This highlights that all instructions, regardless of their complexity (e.g., a simple R-type instruction that takes much less time), must wait for the slowest instruction (`lw`) to complete within a single clock cycle. This inefficiency motivates the development of multi-cycle or pipelined processors [48](#page=48).
---
# Multicycle processor implementation
Multicycle processor designs break down instruction execution into a series of smaller steps, allowing for hardware reuse and a faster clock cycle compared to single-cycle processors [50](#page=50).
### 3.1 Overview of multicycle processors
The multicycle processor approach aims to improve performance by dividing instruction execution into multiple clock cycles, where each cycle performs a specific micro-operation. This contrasts with single-cycle processors, where each instruction completes in a single, albeit potentially long, clock cycle [50](#page=50).

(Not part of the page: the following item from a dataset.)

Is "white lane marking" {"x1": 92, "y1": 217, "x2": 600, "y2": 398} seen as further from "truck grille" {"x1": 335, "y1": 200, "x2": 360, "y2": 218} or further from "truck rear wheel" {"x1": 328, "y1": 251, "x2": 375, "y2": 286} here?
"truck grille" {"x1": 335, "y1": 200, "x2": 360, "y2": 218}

Key advantages of multicycle processors include:
* **Higher clock speed:** The cycle time is determined by the longest stage within an instruction's execution, not the entire instruction's longest possible path [51](#page=51).
* **Faster execution for simpler instructions:** Instructions that require fewer steps complete in less time [51](#page=51).
* **Hardware reuse:** Expensive functional units, such as memory, ALU, and register file, can be shared across different clock cycles for different operations, leading to a potentially simpler and more cost-effective design [51](#page=51).
However, there is a sequencing overhead that is paid for each instruction, regardless of its complexity. The design process for a multicycle processor follows similar steps to a single-cycle processor: first, design the datapath, and then design the control unit [51](#page=51).
### 3.2 Multicycle datapath components
The multicycle processor can utilize a single, unified memory for both instructions and data, which is more realistic than separate memories used in some single-cycle designs. Key state elements include the Program Counter (PC), Instruction Register (IR), Register File, and a unified Instruction/Data Memory [52](#page=52).
The execution of an instruction is broken down into stages, illustrated here with the `lw` (load word) instruction:
* **Step 1: Fetch instruction**
The PC provides the address to fetch the instruction from memory. The fetched instruction is loaded into the Instruction Register (IR). The PC is also updated to PC+4, preparing for the next instruction fetch [53](#page=53).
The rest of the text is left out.